Out of the Shadows: Joshua Reynolds’ Celebrity Portraiture and the Market for Mezzotints in 18th-Century BritainJuly 2, 2011–Sept. 26, 2011
Huntington Art Gallery, Works on Paper Room
One of the most innovative and popular mediums of the great age of 18th-century British art, mezzotint engraving altered the way images were produced and seen by an ever-growing and discerning audience.

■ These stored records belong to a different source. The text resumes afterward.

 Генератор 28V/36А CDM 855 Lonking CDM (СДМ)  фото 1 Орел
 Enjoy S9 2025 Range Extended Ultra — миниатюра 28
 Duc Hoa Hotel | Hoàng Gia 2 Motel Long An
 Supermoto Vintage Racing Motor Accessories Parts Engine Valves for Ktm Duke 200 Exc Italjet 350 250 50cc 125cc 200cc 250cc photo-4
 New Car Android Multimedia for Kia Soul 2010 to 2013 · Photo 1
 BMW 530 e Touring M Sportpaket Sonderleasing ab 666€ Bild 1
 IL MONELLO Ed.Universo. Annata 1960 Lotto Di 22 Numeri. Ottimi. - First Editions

Building on the tradition of linear printmaking that began with Durer’s woodcuts in the 15th century, English engravers developed a new tonal technique that provided an unprecedented level of textural refinement and expressive detail through light and shadow, rivaling that of the monumental oil paintings of masters such as Joshua Reynolds, George Romney, and Thomas Gainsborough.
Lord Amherst, 1766, James Watson after Joshua Reynolds, Mezzotint, Huntington Library, Art Collections, and Botanical Gardens.
“Out of the Shadows: Joshua Reynolds’ Celebrity Portraiture and the Market for Mezzotints in 18th-century Britain” celebrates this rich period of mezzotint with 13 works from The Huntington’s collections. Highlighting the role of mezzotint in the development and dissemination of portraits
after those of the most prolific portrait painter of the period, the exhibition includes works by engravers Valentine Green, James Watson, John Dixon, and John Jones, illustrating the popularity, breadth, and richness of mezzotint as a medium, as well as the development and transformation of artistic production and the role of the artist in 18th-century England.
Henry George Herbert as “The Infant Bacchus,” 1776, John Raphael Smith after Joshua Reynolds, Mezzotint, Huntington Library, Art Collections, and Botanical Gardens.